Smart city technology will play a major role in stopping the spread in densely populated, urban areas.
One of our greatest defenses against pandemics is our ever-evolving technology. While our interconnected world contributes to faster viral spread, it can also help track and control threats in real-time. Undoubtedly, there will be lots of reflection once the COVID-19 threat has passed about emergency response plans and how cities of the future can prepare themselves for similar threats. City leaders and scientists will look at how to best manage social distancing, disease tracking, and other defenses that help flatten the curve. Smart city technology will play a major role in stopping the spread in densely populated, urban areas. Many metropolia across the globe are already outfitted with this smart technology but expect to see even more cities adopt it moving forward. To find out how smart cities can help stop the spread, check out these 5 technological defenses against pandemics:
You’ve probably heard the term contactless delivery a lot over the past few months as social distancing and shelter in place orders have gone into effect.
Autonomous delivery is the best way to achieve contactless delivery, as it eliminates the need for a human deliverer to be involved in the transportation of goods.
We are just scraping the surface of autonomous delivery. In the future, expect to see self-driving trucks, more autonomous ships, and delivery drones–all contactless delivery options that can make our communities safer during a pandemic.
Smart cities that control the autonomous delivery system in their disaster response plan can prioritize the delivery of essential items such as medicine and food during an emergency.
The Internet of Things (IoT) allows software companies to track outbreaks using Big Data and language processing. BlueDot, a Canadian company founded to do just that after the Ebola outbreak, sent out the first known alert of an unusual cluster of pneumonia cases in Wuhan on December 30–ten days before the World Health Organization (WHO) issued any public statement.
Smart cities can use information kiosks to share information about disease tracking in real-time, allowing citizens to stay aware of any potential viral threats.
Geolocation is the tracking software used to pinpoint a smartphone user’s location at any moment. This data currently allows private companies to buy data that predicts human movements.
Smart cities of the future can use this same data to predict what areas of a city are most densely populated throughout the day, which can make drafting city ordinances and crafting curfews and social distancing guidelines more accurate.
Smart cities don’t just use the IoT to make decisions: they also share this technology with citizens. Cities such as New York City have already implemented smart city IoT features such as free public WiFi. This allows citizens to stay connected and informed, which is especially helpful in the event of an emergency.

Records supplied:
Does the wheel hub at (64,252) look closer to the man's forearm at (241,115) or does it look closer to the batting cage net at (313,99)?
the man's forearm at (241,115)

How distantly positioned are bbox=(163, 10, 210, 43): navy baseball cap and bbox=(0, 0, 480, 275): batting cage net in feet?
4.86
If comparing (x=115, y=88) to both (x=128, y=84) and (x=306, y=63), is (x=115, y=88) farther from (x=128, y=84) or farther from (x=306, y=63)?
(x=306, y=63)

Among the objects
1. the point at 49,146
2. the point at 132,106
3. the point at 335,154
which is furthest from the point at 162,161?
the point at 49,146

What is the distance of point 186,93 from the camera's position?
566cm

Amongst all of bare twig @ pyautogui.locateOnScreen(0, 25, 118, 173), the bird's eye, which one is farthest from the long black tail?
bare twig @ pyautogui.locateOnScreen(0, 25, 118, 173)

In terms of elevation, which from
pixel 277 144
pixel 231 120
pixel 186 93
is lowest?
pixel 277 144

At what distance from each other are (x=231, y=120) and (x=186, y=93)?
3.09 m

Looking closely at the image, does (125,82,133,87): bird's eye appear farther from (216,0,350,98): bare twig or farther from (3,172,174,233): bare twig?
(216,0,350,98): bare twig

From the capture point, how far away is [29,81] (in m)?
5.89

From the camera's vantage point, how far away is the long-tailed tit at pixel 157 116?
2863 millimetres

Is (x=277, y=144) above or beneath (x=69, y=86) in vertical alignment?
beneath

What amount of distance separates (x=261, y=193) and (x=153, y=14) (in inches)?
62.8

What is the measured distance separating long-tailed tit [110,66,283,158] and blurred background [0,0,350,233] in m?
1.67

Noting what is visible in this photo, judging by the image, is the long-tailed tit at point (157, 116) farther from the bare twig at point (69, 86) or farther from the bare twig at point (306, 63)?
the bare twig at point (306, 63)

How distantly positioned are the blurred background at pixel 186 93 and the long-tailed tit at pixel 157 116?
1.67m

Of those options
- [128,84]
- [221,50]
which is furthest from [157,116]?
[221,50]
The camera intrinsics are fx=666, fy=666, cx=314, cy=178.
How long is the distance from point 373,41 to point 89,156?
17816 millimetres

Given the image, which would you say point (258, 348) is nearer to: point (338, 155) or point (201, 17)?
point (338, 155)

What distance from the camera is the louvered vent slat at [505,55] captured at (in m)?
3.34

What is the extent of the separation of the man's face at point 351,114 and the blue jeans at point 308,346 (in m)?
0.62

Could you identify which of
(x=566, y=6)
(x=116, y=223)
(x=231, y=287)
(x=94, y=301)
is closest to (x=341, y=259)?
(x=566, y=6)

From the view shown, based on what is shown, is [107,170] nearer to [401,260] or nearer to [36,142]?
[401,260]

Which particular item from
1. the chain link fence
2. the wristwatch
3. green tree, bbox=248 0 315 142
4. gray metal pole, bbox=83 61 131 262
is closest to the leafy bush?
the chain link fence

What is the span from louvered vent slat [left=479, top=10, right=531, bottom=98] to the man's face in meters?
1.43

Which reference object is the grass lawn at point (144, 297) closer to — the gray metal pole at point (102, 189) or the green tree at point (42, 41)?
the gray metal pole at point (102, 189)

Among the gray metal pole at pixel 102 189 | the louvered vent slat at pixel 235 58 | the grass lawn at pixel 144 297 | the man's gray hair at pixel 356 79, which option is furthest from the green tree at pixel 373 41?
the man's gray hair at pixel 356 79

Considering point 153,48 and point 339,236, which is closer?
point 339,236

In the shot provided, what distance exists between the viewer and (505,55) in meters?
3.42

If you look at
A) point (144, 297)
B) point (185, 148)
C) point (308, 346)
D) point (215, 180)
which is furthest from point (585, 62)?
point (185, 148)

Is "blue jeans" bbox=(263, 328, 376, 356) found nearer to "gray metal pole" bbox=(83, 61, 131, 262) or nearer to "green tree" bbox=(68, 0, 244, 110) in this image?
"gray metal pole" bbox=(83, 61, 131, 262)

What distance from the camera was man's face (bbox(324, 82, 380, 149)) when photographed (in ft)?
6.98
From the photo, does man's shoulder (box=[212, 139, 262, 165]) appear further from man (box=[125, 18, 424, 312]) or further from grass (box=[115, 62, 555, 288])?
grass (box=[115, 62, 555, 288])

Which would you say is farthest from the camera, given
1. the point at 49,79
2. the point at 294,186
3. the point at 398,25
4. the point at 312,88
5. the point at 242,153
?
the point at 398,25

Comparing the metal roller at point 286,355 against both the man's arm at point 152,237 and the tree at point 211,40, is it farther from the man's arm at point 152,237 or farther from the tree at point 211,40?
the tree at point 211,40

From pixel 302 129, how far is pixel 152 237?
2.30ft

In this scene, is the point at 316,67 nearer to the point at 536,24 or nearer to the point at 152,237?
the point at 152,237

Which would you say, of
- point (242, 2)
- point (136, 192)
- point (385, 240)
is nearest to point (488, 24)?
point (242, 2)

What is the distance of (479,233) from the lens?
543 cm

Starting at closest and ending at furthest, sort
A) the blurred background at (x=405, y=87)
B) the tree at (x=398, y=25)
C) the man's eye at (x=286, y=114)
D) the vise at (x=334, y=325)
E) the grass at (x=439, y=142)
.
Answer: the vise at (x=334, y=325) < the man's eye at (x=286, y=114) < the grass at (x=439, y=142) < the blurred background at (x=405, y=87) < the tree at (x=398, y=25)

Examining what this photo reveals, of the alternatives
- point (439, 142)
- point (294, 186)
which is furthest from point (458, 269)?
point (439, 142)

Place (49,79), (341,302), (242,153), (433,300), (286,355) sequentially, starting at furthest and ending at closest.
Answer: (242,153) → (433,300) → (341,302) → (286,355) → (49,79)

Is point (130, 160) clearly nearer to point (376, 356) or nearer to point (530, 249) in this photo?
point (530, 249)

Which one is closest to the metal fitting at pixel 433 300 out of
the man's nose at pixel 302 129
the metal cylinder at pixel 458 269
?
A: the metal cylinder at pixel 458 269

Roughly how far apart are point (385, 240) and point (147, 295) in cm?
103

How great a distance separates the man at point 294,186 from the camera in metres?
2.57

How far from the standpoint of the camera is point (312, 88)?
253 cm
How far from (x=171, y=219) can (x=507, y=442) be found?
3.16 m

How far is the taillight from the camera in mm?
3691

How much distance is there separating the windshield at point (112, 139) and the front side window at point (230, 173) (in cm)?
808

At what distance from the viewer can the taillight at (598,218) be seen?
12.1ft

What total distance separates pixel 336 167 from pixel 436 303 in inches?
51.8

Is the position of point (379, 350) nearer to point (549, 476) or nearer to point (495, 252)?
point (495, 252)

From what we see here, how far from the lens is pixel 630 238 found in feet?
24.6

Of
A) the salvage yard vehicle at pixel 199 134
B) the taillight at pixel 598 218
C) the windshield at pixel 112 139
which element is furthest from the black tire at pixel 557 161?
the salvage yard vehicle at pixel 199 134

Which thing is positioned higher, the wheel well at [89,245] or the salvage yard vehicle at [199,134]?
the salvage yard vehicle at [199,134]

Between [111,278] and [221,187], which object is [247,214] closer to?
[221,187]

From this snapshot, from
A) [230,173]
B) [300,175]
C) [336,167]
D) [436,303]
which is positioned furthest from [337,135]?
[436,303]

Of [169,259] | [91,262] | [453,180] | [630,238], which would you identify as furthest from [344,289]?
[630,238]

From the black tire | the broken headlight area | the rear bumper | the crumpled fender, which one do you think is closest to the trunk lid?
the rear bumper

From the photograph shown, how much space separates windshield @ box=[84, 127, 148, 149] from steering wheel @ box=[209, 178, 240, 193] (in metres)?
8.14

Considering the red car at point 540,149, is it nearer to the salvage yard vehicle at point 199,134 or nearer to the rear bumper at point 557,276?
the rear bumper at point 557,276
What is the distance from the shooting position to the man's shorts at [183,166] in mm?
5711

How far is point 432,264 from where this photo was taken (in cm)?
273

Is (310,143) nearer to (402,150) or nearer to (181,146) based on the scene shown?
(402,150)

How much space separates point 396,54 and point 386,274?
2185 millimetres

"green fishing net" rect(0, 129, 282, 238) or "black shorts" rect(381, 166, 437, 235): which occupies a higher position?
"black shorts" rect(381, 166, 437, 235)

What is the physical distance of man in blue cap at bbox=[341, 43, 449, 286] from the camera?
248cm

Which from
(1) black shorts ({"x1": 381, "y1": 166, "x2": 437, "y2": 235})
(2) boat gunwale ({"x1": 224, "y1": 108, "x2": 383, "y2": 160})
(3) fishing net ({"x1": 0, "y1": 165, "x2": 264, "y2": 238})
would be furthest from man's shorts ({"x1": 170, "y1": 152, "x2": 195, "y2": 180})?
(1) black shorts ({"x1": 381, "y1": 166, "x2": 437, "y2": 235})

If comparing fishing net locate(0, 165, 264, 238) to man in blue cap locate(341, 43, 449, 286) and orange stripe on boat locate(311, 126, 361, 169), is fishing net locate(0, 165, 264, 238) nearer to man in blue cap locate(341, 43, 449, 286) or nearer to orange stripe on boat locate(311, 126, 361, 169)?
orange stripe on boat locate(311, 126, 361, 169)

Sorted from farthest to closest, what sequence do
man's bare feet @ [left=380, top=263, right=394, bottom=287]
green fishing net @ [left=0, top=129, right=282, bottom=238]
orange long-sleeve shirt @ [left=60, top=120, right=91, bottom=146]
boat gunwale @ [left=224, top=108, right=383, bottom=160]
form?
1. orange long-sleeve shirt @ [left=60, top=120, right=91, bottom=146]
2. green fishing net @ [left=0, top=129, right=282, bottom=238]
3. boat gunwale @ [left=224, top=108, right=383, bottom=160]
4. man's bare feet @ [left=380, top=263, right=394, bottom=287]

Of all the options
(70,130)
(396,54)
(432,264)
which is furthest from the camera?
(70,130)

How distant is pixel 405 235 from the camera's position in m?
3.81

Assignment: Please duplicate the passage from the smart city text above, word for word, from "Autonomous delivery is" up to and including "transportation of goods.".

Task solution:
Autonomous delivery is the best way to achieve contactless delivery, as it eliminates the need for a human deliverer to be involved in the transportation of goods.